Numerical procedure for optimal control of hybrid systems with sliding modes, Part I

TL;DR

This paper introduces a numerical method for solving hybrid optimal control problems with sliding modes, utilizing DAEs, adjoint equations, and Radau IIA Runge--Kutta discretization to improve accuracy and convergence.

Contribution

It presents a novel numerical procedure that handles sliding modes with DAEs and computes gradients via adjoint equations, ensuring accurate tracking and convergence.

Findings

Sliding mode handled with DAEs for accuracy

Gradients computed using adjoint equations with jump conditions

Discrete adjoint trajectories converge to continuous solutions

Abstract

This paper concerns the numerical procedure for solving hybrid optimal control problems with sliding modes. The proposed procedure has several features which distinguishes it from the other procedures for the problem. First of all a sliding mode is coped with differential-algebraic equations (DAEs) and that guarantees accurate tracking of the sliding motion surface.
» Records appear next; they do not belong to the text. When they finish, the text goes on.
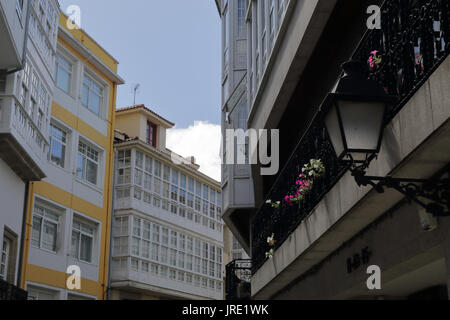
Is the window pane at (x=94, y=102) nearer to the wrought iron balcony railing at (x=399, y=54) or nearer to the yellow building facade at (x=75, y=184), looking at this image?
the yellow building facade at (x=75, y=184)

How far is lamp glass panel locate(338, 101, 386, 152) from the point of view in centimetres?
428

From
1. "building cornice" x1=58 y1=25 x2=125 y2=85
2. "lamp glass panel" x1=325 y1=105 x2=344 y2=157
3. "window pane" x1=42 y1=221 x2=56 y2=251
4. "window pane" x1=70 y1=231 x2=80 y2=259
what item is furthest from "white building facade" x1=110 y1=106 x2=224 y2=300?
"lamp glass panel" x1=325 y1=105 x2=344 y2=157

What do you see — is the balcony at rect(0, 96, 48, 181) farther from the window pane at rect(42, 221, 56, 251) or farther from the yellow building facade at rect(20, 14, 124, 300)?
the window pane at rect(42, 221, 56, 251)

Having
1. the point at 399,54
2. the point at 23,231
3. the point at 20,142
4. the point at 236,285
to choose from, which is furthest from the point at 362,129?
the point at 23,231

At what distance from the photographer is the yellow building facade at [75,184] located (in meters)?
20.9

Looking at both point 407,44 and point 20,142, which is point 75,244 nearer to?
point 20,142

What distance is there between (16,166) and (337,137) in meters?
14.9

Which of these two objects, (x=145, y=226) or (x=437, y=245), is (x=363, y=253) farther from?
(x=145, y=226)

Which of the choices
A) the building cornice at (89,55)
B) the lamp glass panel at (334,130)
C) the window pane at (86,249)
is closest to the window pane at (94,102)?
the building cornice at (89,55)

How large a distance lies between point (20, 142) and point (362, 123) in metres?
14.0

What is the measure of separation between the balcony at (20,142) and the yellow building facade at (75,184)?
5.47 feet

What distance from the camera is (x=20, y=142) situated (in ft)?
55.5
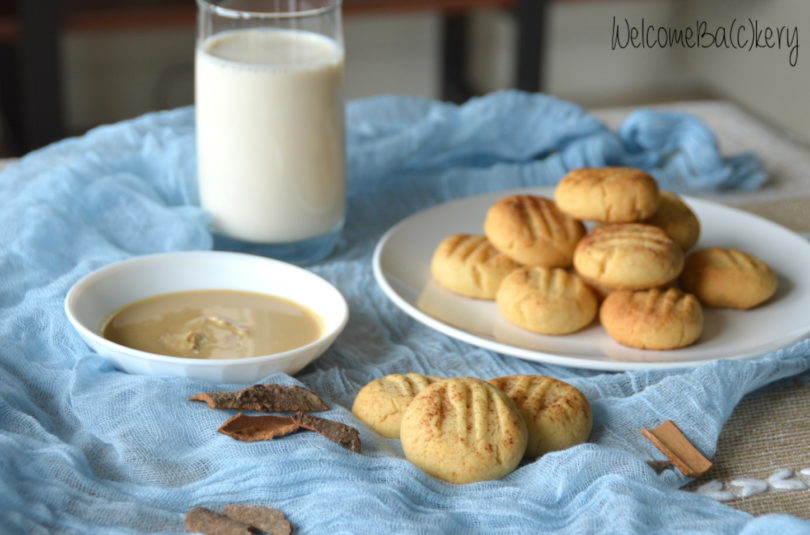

The second important feature is the calculation of cost and constraints functions gradients with the help of adjoint equations. The adjoint equations presented in the paper take into account sliding motion and exhibit jump conditions at transition instants. The procedure uses the discretization of system equations by Radau IIA Runge--Kutta scheme and the evaluation of optimization functions gradients with the help of the adjoint equations stated for discretized system equations. In the first part of the paper we demonstrate the correspondence between the discrete adjoint equations and the discretized version of the continuous adjoint equations in the case of system equations described by ODEs. We show that the discrete adjoint state trajectories converge to their continuous counterparts in the case of ODEs.